Document extract
But to us Indians, diseases mean cancer, diabetes, heart and blood pressure problems, dengue and now the latest one covid-19 or corona. How can something you are cooking up in your head be a disease or illness? We really do not understand it. We cannot relate to it. We cannot connect to it. For a moment, let’s keep aside the common people. I think, even our healthcare system is not capable or rather not willing to deal with mental health.
A Reality Check, have you noticed all the fancy Mother-Baby hospitals popping up in our country? They offer beautiful birth packages in different money ranges, which care so much for the new mother that they even include aroma therapy in the labor room and just to keep some precious memories intact they also include things like the baby’s footprint frame, balloon decoration of the room and they even decorate your car!!!
Well, of course, the package also includes an array of doctors visiting you, lactation consultants, physiotherapists, junior doctors, senior doctors, pediatricians, gynecologists, anesthesiologists, nutritionists, and many more. The point is, that there is no mental health counselor on the list.
It’s quite clear, that even in luxurious maternity hospitals there is no consideration for the mental health of a new mother. No maternity hospital ever talks about postpartum mental health issues and maybe even ways in which we can try to prevent them.
On the contrary, on a positive front, famous personalities have come forward to talk about the mental health issues they have faced.
Deepika Padukone was diagnosed with clinical depression in 2014 “90 percent of India’s population is unaware of what they’re experiencing mentally and emotionally,” she noted. “There are others who refuse to seek help due to the stigma attached to mental illnesses. Depression is like any other illness that acquires intervention. So, if you are someone who has experienced any form of mental illness, I urge you to share your story by using the hashtag #NotAshamed.”

Apply what you read
1. Please rewrite the paragraph of the text on mental health that begins "Well, of course, the package also includes" as a short list, keeping its main facts.
2. Sum up the text on mental health in two sentences.
The records that come next are separate material, unrelated to the text on mental health.

Information given
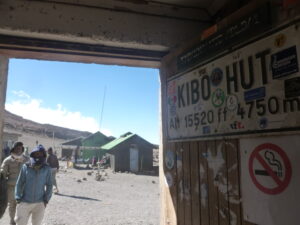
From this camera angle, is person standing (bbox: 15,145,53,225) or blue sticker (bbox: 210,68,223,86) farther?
person standing (bbox: 15,145,53,225)

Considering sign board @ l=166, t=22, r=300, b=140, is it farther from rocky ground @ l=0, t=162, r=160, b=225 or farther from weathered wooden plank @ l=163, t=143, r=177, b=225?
rocky ground @ l=0, t=162, r=160, b=225

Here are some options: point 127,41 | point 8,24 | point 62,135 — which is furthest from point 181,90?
point 62,135

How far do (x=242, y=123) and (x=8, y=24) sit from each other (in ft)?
6.49

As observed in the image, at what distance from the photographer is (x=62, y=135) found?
56125 millimetres

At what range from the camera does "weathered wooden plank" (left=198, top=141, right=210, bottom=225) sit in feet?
7.29

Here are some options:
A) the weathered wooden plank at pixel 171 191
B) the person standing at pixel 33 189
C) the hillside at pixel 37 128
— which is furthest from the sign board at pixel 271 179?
the hillside at pixel 37 128

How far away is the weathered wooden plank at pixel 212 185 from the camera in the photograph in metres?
2.11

Answers to this exercise
1.
- Maternity packages include visits from many specialists: lactation consultants, physiotherapists, junior and senior doctors, pediatricians, gynecologists, anesthesiologists, nutritionists and more.
- No mental health counselor is on the list.

2. Indians tend not to see mental health problems as real illnesses, and even luxurious maternity hospitals offer elaborate birth packages with many specialists but no mental health counselor for new mothers. On a positive note, famous personalities such as Deepika Padukone, who was diagnosed with clinical depression in 2014, have spoken publicly about their mental health issues and urged others to share their stories.